The rise and fall of Ian Desmond’s value is legend at this point. If you have not heard the tale then come, stay awhile and listen.
Following the 2014 season, the Washington Nationals offered Ian Desmond — then a shortstop — a huge deal: seven years, $107 million dollars. Desmond was coming off of three-straight years of being worth 4.0 fWAR or greater in each season with 69 total home runs and 66 total stolen bases. His defense at shortstop was passable. Not great, but apparently enough, paired with his bat, for the Nationals to feel good about dropping a cool hundo on the then-29-year-old. Desmond would have been set well into his thirties making more than any of us ever will in a lifetime every year.
But It wasn’t enough.
Desmond turned down the massive offer and then immediately turned in one of the worst seasons of his career in 2015. He slashed just .233/.290/.384 in what would be his last season with the Nationals. His poor play in his free agent walk year meant he did not receive a lot offers — the fact that paying $107 million for Desmond was a bit crazy in the first place did not help matters much, either.
To use one of my least favorite offseason cliches, Desmond bet on himself with a one-year, $8 million deal with the Texas Rangers. With Elvis Andrus already locked in at shortstop for the Rangers, Desmond was relegated to the outfield. He was above-average in left field and not so great in center. But, more importantly, he proved there was still life in his bat.
In 156 games for the Rangers, Desmond belted 22 home runs — the most since 2014 — and had a .285/.335/.446 slash, good enough for a wRC+ of 106. Still not enough to earn himself another $100 million offer, but perhaps enough for a couple teams to engage in a small bidding war for him. Will the Indians be one of those teams?

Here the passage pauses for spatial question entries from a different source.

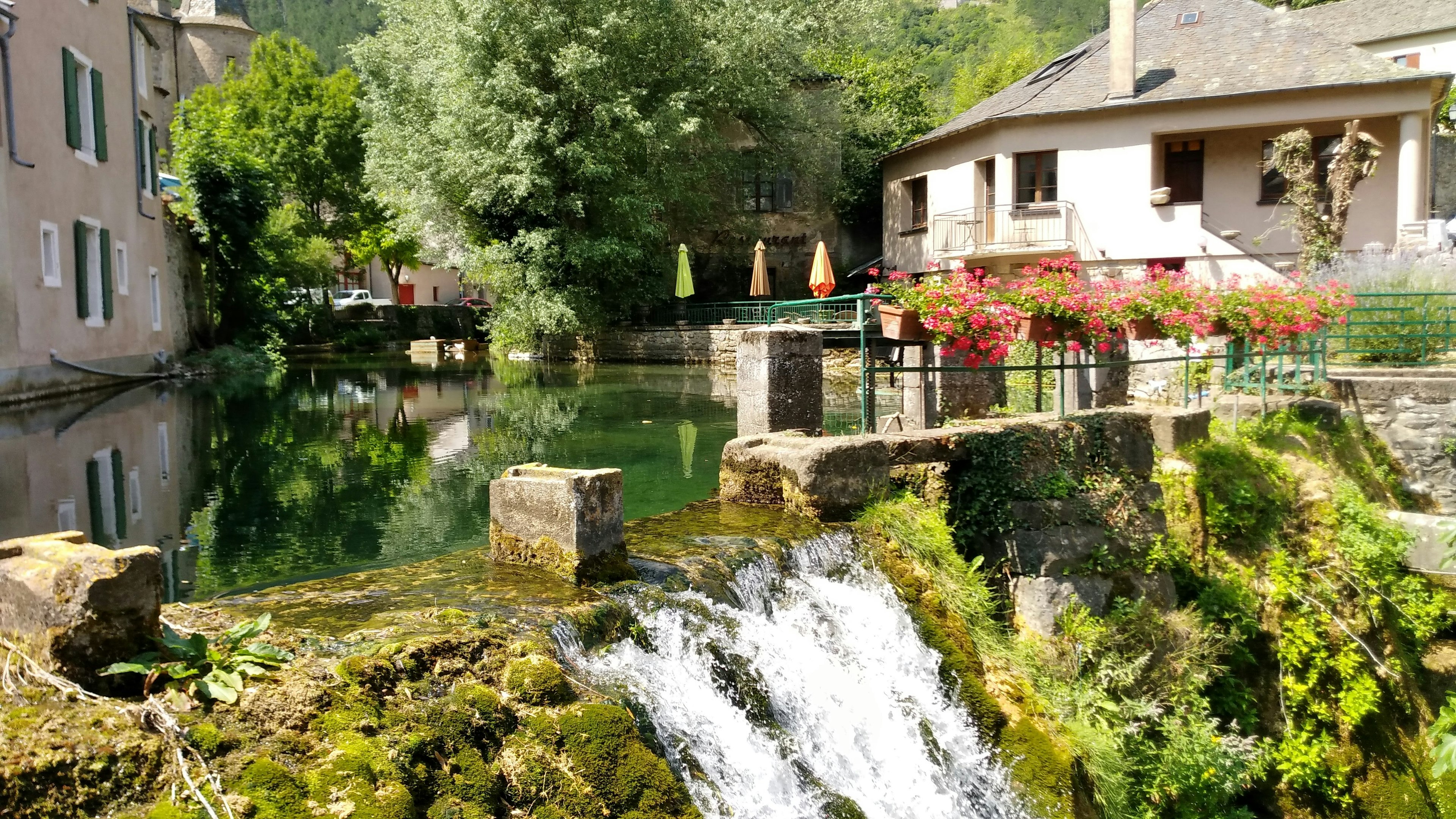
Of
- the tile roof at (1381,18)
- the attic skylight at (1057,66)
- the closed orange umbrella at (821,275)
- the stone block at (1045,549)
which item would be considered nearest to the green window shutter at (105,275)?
the closed orange umbrella at (821,275)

The Indians have a Gold Glove-winner at shortstop, so there is no chance of Desmond have a future in Cleveland there. Instead, he could be turned into a serviceable center fielder (or, at least, not worse than the current options) with some time at third base and left field as well. Terry Francona loves himself some veteran flexibility, and Desmond would provide just that with the added benefit of not being Michael Martinez.

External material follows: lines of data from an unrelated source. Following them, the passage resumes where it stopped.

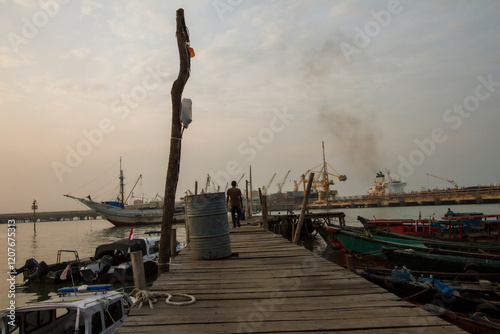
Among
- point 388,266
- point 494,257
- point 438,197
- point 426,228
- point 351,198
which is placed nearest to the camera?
point 494,257

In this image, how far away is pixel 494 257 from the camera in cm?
1196

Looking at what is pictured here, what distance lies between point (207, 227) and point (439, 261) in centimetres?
1015

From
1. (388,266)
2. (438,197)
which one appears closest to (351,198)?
(438,197)

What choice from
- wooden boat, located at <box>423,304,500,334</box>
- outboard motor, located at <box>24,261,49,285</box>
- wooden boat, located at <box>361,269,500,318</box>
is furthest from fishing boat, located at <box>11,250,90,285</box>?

He has a mild split against left-handed pitchers (112 career wRC+) compared to right-handers (98 career wRC+) but it’s probably nothing that would warrant a strict platoon. Durability is another thing the Indians could probably count on with Desmond, even if he is on the wrong side of 30. He has played at least 150 games in six of his last seven seasons.
Essentially, I could see Desmond being like another Jose Ramirez. But is there room for both, given the price point Desmond would come at? MLB Trade Rumors estimates him at four years, $60 million, which is rather steep for a guy that might not end up being a full-time starter. A one-year deal at $8 million would be a no-brainer, but that probably isn’t happening again.
If the Indians feel they can find a spot everyday for Desmond it could be a great fit. But the money may be a bit too much to swallow.